Sayfa metni -
---

Bizimle iletişime geçin

Haberler

Podcast Harekete Geçirici Mesaj: Dinleyicilerinizi Harekete Geçmeye Nasıl İkna Edebilirsiniz?

Bir podcast bölümü kaydetmenin en önemli kısımlarından biri podcast eylem çağrınızdır. Genellikle sadece birkaç cümleden oluşan bu basit bileşen, bir marka oluşturmanıza ve hedeflerinize ulaşmanıza yardımcı olmak açısından kritik öneme sahip.

Yayınlanma tarihi

on

Bir podcast bölümü kaydetmenin en önemli kısımlarından biri podcast eylem çağrınızdır. Genellikle sadece birkaç cümleden oluşan bu basit bileşen, bir marka oluşturmanıza ve hedeflerinize ulaşmanıza yardımcı olmak açısından kritik öneme sahiptir. Bu makalede, podcast eylem çağrılarının nasıl çalıştığını ve kendi eylem çağrınızı nasıl oluşturacağınızı açıklıyoruz.

---

Veri girdileri:

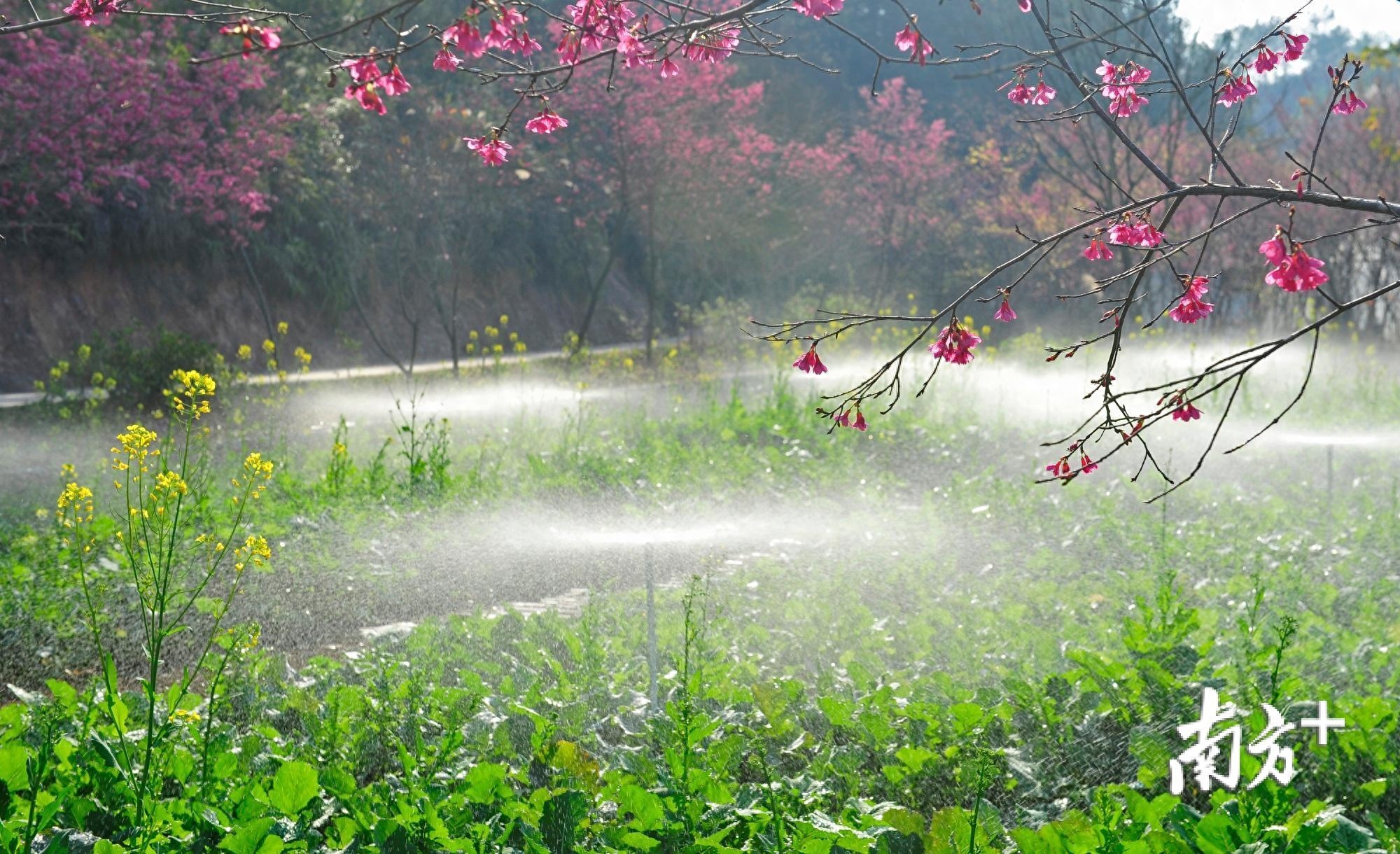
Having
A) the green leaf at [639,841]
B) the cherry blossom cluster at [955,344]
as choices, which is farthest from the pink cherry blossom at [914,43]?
the green leaf at [639,841]

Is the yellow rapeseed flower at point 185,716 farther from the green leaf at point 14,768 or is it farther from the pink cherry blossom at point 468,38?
the pink cherry blossom at point 468,38

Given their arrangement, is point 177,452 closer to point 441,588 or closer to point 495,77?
point 441,588

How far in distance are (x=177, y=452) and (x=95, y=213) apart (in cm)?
923

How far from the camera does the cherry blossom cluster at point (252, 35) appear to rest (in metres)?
2.06

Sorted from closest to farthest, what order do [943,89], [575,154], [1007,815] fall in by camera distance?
[1007,815] < [575,154] < [943,89]

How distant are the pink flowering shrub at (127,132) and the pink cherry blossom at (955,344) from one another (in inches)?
439

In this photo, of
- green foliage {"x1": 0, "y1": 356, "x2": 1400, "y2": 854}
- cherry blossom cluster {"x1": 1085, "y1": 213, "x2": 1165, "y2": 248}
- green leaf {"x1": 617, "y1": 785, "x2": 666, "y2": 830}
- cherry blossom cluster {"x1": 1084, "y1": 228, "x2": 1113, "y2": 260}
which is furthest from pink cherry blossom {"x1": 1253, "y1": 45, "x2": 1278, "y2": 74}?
green leaf {"x1": 617, "y1": 785, "x2": 666, "y2": 830}

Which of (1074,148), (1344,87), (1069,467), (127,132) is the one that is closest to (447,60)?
(1069,467)

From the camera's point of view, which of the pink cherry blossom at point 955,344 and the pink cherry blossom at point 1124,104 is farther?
the pink cherry blossom at point 1124,104

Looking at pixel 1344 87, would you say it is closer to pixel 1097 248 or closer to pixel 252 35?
pixel 1097 248

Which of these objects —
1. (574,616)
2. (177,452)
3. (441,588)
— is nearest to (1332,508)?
(574,616)

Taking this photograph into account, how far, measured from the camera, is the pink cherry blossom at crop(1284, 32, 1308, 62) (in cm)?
283

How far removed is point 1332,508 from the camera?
611 cm

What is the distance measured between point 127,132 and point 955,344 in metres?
12.2
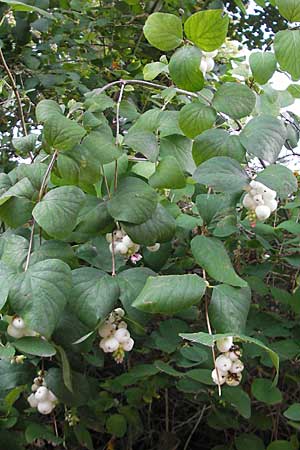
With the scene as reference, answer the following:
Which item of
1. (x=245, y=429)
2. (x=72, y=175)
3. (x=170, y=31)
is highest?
(x=170, y=31)

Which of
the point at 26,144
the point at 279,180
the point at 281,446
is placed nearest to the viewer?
the point at 279,180

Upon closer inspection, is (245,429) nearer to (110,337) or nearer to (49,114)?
(110,337)

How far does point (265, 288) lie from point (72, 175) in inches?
20.9

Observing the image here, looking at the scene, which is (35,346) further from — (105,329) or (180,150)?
(180,150)

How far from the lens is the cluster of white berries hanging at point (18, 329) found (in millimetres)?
839

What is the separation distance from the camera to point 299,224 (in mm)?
1256

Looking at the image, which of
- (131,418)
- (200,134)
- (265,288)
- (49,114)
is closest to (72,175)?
(49,114)

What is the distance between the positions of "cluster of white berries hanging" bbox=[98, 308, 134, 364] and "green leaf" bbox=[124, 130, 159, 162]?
0.80 feet

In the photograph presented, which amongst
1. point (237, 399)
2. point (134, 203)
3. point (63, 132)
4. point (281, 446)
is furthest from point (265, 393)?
point (63, 132)

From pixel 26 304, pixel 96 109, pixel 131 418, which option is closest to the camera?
pixel 26 304

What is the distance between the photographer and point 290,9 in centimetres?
98

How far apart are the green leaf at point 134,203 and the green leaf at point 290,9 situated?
→ 13.9 inches

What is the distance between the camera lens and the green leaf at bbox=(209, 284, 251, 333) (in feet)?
2.80

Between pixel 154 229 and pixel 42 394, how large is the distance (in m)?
0.30
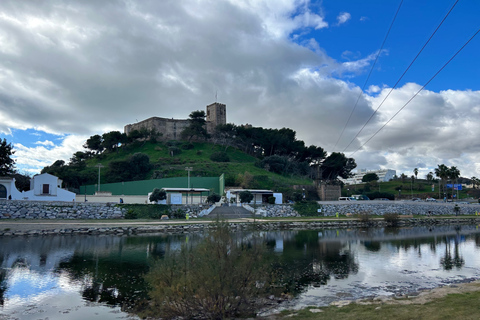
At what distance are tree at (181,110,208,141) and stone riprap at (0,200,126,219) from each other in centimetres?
5487

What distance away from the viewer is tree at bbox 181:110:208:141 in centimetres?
9295

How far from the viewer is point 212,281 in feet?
26.7

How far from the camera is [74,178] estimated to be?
6141 centimetres

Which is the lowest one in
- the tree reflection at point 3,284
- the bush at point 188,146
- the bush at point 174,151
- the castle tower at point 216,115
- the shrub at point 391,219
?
the shrub at point 391,219

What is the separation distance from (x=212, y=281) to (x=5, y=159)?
49.7 metres

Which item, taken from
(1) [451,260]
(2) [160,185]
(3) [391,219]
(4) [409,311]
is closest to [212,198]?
(2) [160,185]

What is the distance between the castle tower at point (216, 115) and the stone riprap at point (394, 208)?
193 feet

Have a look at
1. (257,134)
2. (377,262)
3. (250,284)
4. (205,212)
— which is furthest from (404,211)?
(250,284)

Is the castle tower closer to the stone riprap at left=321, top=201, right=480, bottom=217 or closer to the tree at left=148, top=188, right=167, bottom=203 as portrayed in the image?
the stone riprap at left=321, top=201, right=480, bottom=217

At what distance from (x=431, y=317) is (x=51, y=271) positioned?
15279mm

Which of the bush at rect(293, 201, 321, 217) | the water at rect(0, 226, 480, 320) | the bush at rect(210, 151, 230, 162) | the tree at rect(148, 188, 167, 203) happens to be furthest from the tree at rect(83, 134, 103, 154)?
the water at rect(0, 226, 480, 320)


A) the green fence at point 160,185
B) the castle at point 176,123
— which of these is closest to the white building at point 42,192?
the green fence at point 160,185

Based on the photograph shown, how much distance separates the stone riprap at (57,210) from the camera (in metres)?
35.0

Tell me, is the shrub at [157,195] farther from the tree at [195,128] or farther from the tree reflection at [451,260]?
the tree at [195,128]
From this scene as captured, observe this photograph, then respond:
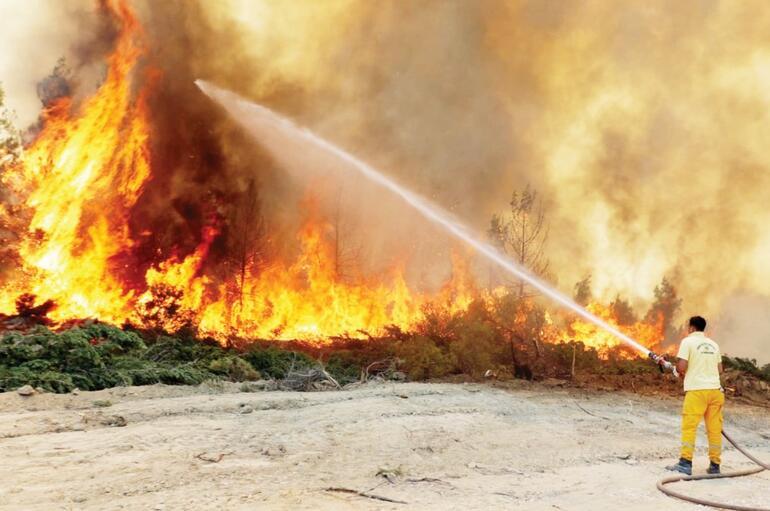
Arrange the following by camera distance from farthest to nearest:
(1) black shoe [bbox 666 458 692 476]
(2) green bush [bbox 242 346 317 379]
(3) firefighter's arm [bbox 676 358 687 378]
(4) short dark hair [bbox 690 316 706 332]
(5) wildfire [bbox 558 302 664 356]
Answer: (5) wildfire [bbox 558 302 664 356] → (2) green bush [bbox 242 346 317 379] → (4) short dark hair [bbox 690 316 706 332] → (3) firefighter's arm [bbox 676 358 687 378] → (1) black shoe [bbox 666 458 692 476]

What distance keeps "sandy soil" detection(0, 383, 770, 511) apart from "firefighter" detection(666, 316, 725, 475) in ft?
1.16

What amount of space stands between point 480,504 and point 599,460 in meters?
2.80

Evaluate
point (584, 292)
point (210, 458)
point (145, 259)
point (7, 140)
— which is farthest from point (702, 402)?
point (7, 140)

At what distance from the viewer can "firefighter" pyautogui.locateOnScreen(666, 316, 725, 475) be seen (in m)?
7.15

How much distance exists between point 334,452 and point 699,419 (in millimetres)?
4392

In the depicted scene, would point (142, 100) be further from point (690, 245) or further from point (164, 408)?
point (690, 245)

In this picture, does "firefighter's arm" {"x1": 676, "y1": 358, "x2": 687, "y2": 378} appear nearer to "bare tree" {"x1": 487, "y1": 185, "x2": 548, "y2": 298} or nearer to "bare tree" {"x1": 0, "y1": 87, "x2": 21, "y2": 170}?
"bare tree" {"x1": 487, "y1": 185, "x2": 548, "y2": 298}

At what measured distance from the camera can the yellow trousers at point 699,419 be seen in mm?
7152

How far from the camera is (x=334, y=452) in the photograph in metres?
7.25

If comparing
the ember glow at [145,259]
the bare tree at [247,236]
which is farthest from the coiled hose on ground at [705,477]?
the bare tree at [247,236]

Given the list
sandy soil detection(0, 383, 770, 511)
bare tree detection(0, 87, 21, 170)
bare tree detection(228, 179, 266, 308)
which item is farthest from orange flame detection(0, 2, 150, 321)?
sandy soil detection(0, 383, 770, 511)

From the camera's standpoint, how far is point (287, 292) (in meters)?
18.5

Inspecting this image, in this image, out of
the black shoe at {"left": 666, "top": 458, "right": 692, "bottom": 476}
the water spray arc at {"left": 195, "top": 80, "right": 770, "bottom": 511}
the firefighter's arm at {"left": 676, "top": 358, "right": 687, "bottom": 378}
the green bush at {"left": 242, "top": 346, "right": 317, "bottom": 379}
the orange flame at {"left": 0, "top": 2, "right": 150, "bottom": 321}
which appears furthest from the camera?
the water spray arc at {"left": 195, "top": 80, "right": 770, "bottom": 511}

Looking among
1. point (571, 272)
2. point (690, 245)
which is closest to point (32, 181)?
point (571, 272)
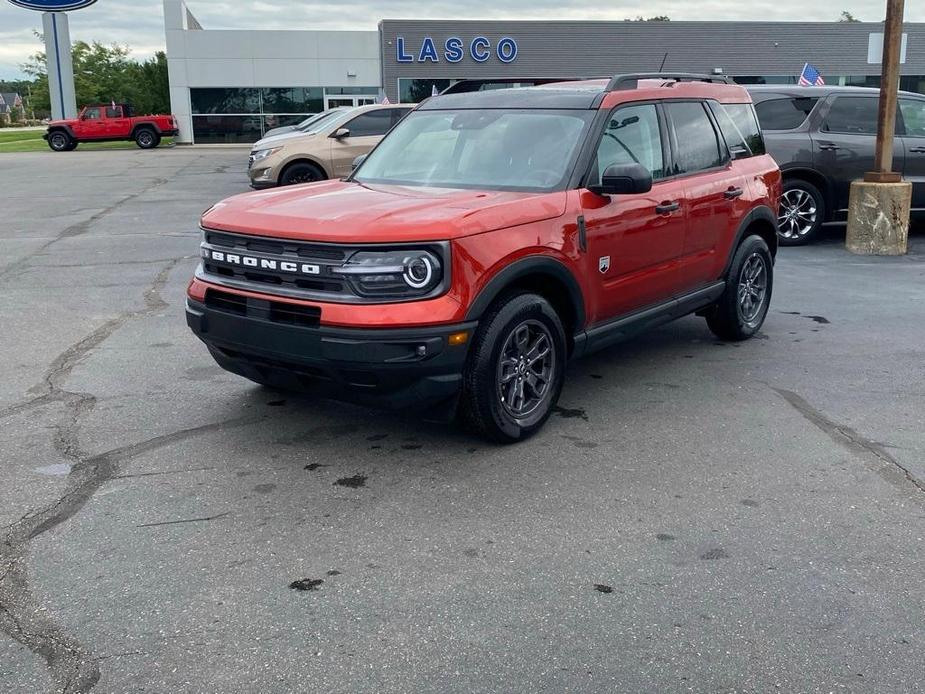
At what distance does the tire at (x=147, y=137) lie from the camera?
39.8m

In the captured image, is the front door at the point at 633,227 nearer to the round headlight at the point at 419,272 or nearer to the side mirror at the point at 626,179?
the side mirror at the point at 626,179

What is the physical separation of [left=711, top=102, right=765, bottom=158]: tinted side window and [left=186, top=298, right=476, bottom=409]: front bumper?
3230 millimetres

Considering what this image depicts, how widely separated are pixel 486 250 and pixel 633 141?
5.51 feet

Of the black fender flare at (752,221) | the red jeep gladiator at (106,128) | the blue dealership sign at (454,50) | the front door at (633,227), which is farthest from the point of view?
the blue dealership sign at (454,50)

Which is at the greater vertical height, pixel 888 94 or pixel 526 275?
pixel 888 94

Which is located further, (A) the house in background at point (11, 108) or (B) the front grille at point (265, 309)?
(A) the house in background at point (11, 108)

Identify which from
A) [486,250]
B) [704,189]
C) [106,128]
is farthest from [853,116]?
[106,128]

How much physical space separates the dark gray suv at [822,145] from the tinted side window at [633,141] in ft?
19.9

---

Alıştırma yönergeleri -
- a) Podcast eylem çağrısı metninin "Bizimle iletişime geçin" ifadesinden başlayıp "nasıl oluşturacağınızı açıklıyoruz." ifadesine kadar olan kısmını, bu son ifade de dahil, aynen yazın.
- b) Podcast eylem çağrısı metnini bittiği yerden devam ettirin.

Alıştırma yanıtları -
- a)
Bizimle iletişime geçin

Haberler

Podcast Harekete Geçirici Mesaj: Dinleyicilerinizi Harekete Geçmeye Nasıl İkna Edebilirsiniz?

Bir podcast bölümü kaydetmenin en önemli kısımlarından biri podcast eylem çağrınızdır. Genellikle sadece birkaç cümleden oluşan bu basit bileşen, bir marka oluşturmanıza ve hedeflerinize ulaşmanıza yardımcı olmak açısından kritik öneme sahip.

Yayınlanma tarihi

on

Bir podcast bölümü kaydetmenin en önemli kısımlarından biri podcast eylem çağrınızdır. Genellikle sadece birkaç cümleden oluşan bu basit bileşen, bir marka oluşturmanıza ve hedeflerinize ulaşmanıza yardımcı olmak açısından kritik öneme sahiptir. Bu makalede, podcast eylem çağrılarının nasıl çalıştığını ve kendi eylem çağrınızı nasıl oluşturacağınızı açıklıyoruz.

- b)
Podcast Eylem Çağrısı Nedir?

Podcast eylem çağrısı (call to action – CTA), dinleyicilerinizden bir tür eylemde bulunmalarını istemenizdir. Bu, markanızla etkileşime geçmelerine yardımcı olmanın ve genel hedeflerinizi desteklemenin önemli bir yoludur.

İşte bazı örnekler:

  • Bölümü arkadaşlarınızla paylaşın
  • Dinleme uygulamalarında programı değerlendirin veya yorumlayın
  • Web sitenizdeki bir sayfayı ziyaret edin
  • Patreon’unuza üye olun
  • Program notlarınızdaki bir bağlantıya tıklayın

Ne sıklıkla bir eylem çağrısı yapmalısınız?

İstisnasız her bölümde. Aslında, ister bir e-posta pazarlama kampanyası, ister sosyal medya tanıtımı, web semineri, üyelik kursu veya blog yazısı olsun, hedef kitlenizle her etkileşime geçtiğinizde onları harekete geçmeye teşvik etmelisiniz.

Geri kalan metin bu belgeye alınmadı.